Die zentrale Herausforderung für repressive wie präventive Maßnahmen besteht darin, Unterschiede zu erkennen. Allen voran zwischen religiöser Frömmigkeit im Rahmen der Religionsfreiheit und einer Frömmigkeit, die anderen vorschreibt, was sie zu glauben, zu tragen und wie sie ihren Glauben zu verteidigen haben.

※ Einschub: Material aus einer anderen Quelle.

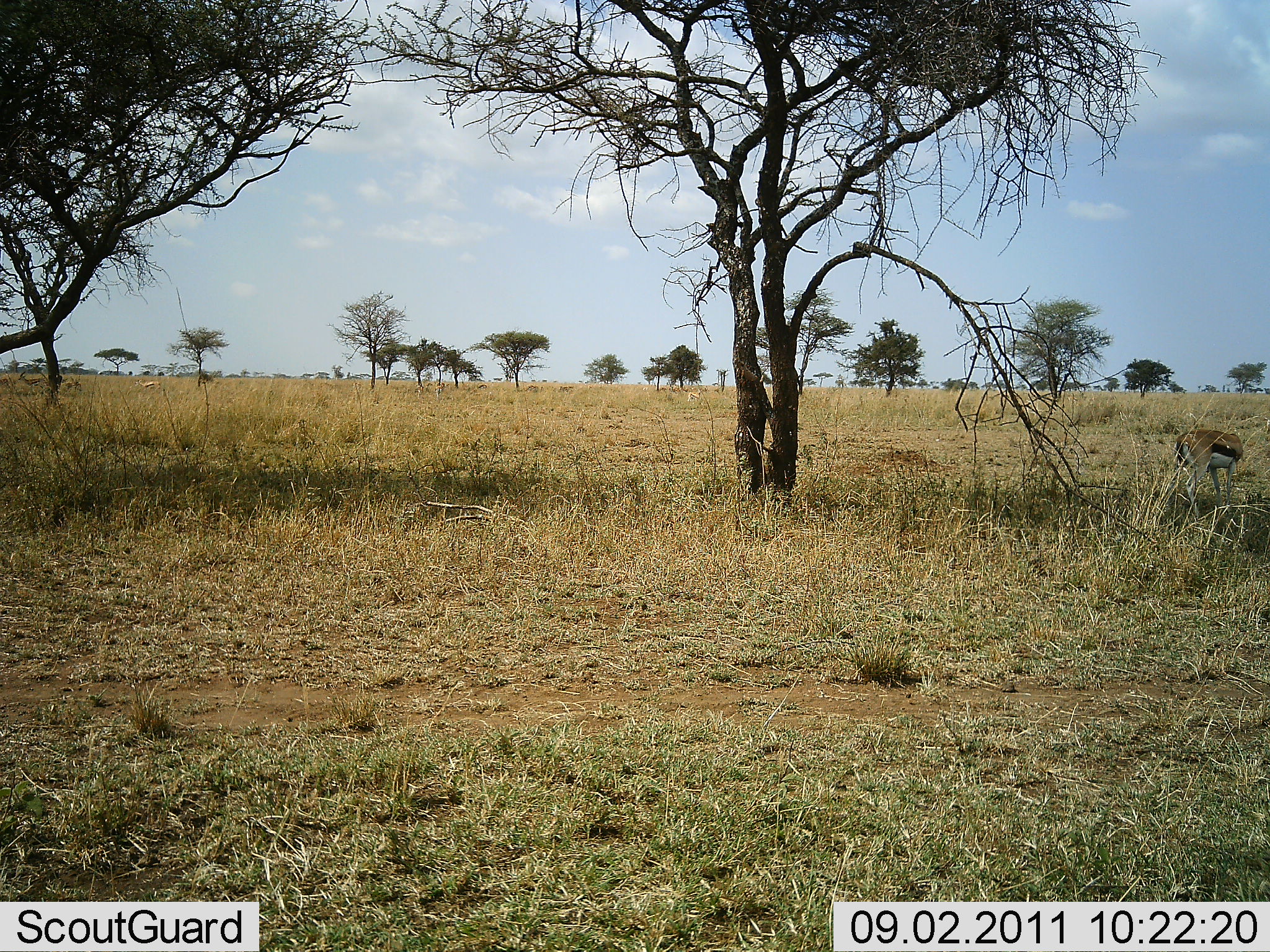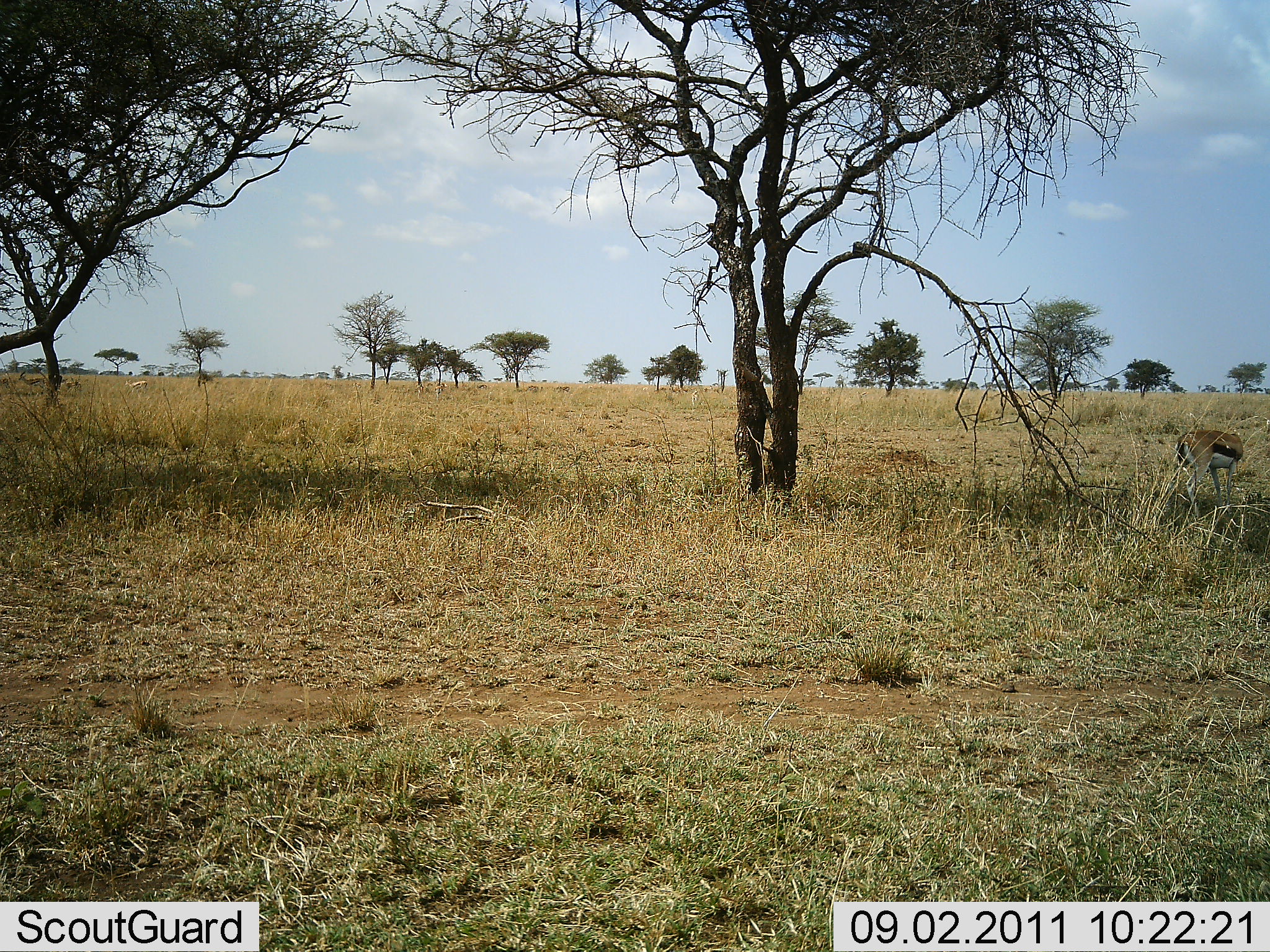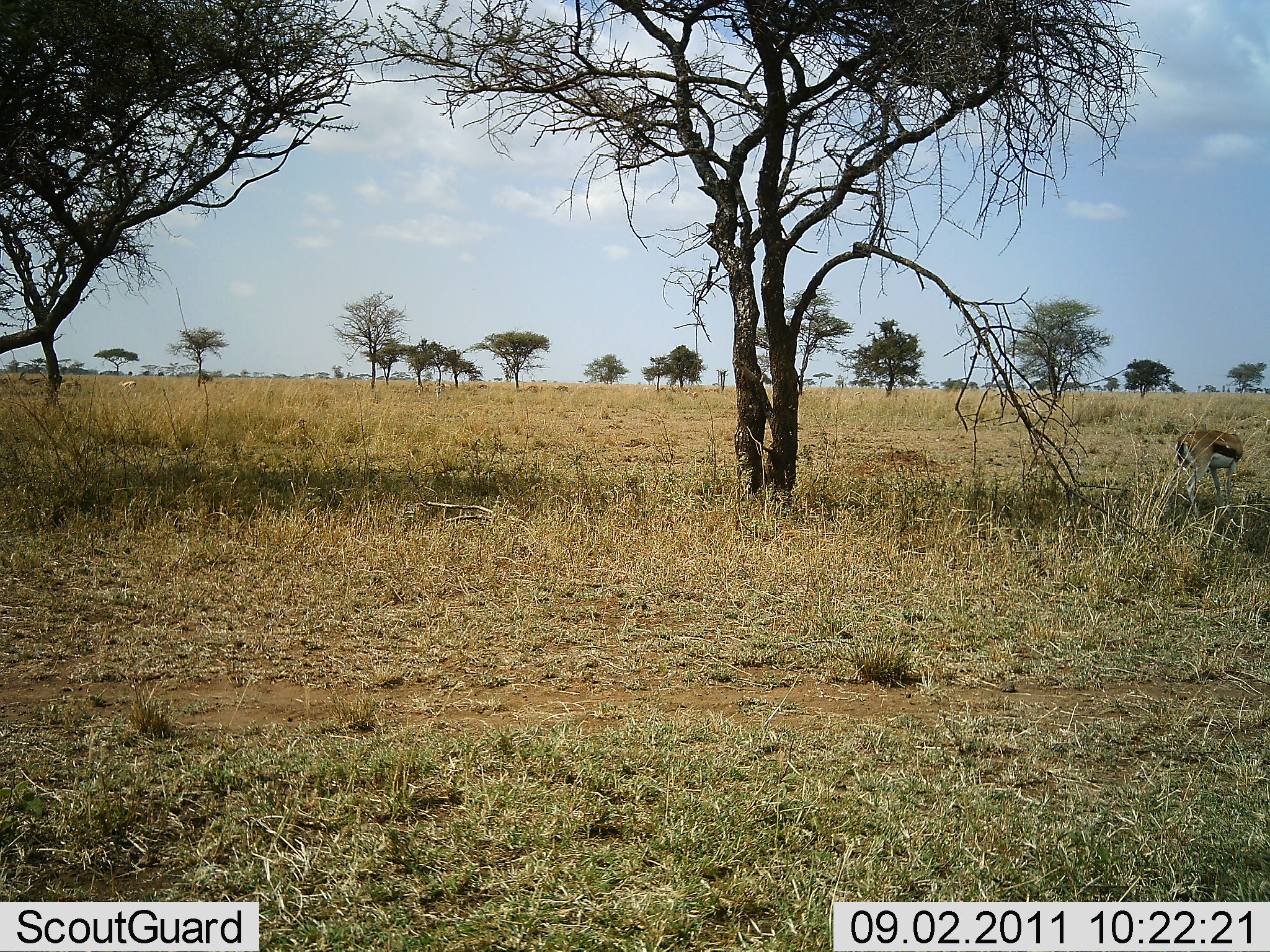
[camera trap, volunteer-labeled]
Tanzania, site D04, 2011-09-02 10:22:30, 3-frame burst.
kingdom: Animalia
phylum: Chordata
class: Mammalia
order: Artiodactyla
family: Bovidae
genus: Eudorcas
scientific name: Eudorcas thomsonii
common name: thomson's gazelle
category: gazellethomsons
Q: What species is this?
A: Gazellethomsons (thomson's gazelle) (Eudorcas thomsonii).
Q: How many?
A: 1.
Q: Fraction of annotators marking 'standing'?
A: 82%.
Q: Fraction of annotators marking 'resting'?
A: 9%.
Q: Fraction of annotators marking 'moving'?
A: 0%.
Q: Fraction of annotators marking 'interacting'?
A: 0%.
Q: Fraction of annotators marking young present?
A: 0%.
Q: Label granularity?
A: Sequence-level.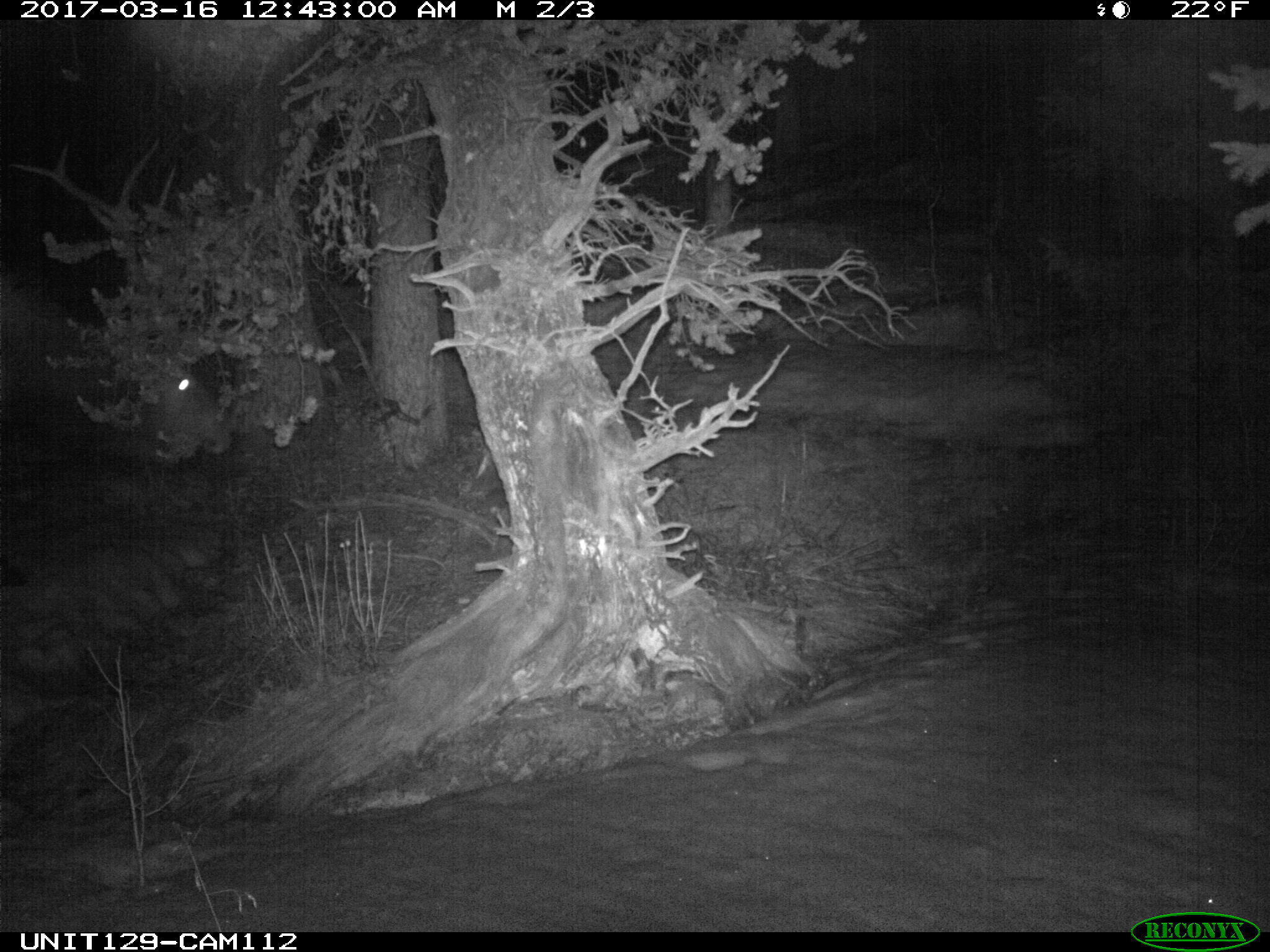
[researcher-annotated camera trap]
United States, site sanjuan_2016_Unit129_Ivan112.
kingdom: Animalia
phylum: Chordata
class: Mammalia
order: Artiodactyla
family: Cervidae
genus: Cervus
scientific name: Cervus elaphus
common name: red deer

Differenzierung braucht es aber auch zwischen den unterschiedlichen Akteuren des islamistischen Spektrums. Zum einen, weil sich die Anhänger des politischen Islam, des salafistischen Fundamentalismus und des globalen Jihad in ihrer Entstehung, Organisationsform und in ihren Aktivitäten zum Teil erheblich unterscheiden. Zum anderen, weil eine mangelnde Binnendifferenzierung und Abgrenzung zum Mehrheitsislam in Deutschland dem terroristischen Kalkül entspricht und Gefahr läuft, mit kontraproduktiver Stigmatisierung das zu befördern, was es im Sinne der inneren Sicherheit unter allen Umständen zu verhindern gilt: die Ausweitung des jihadistischen Milieus in Deutschland.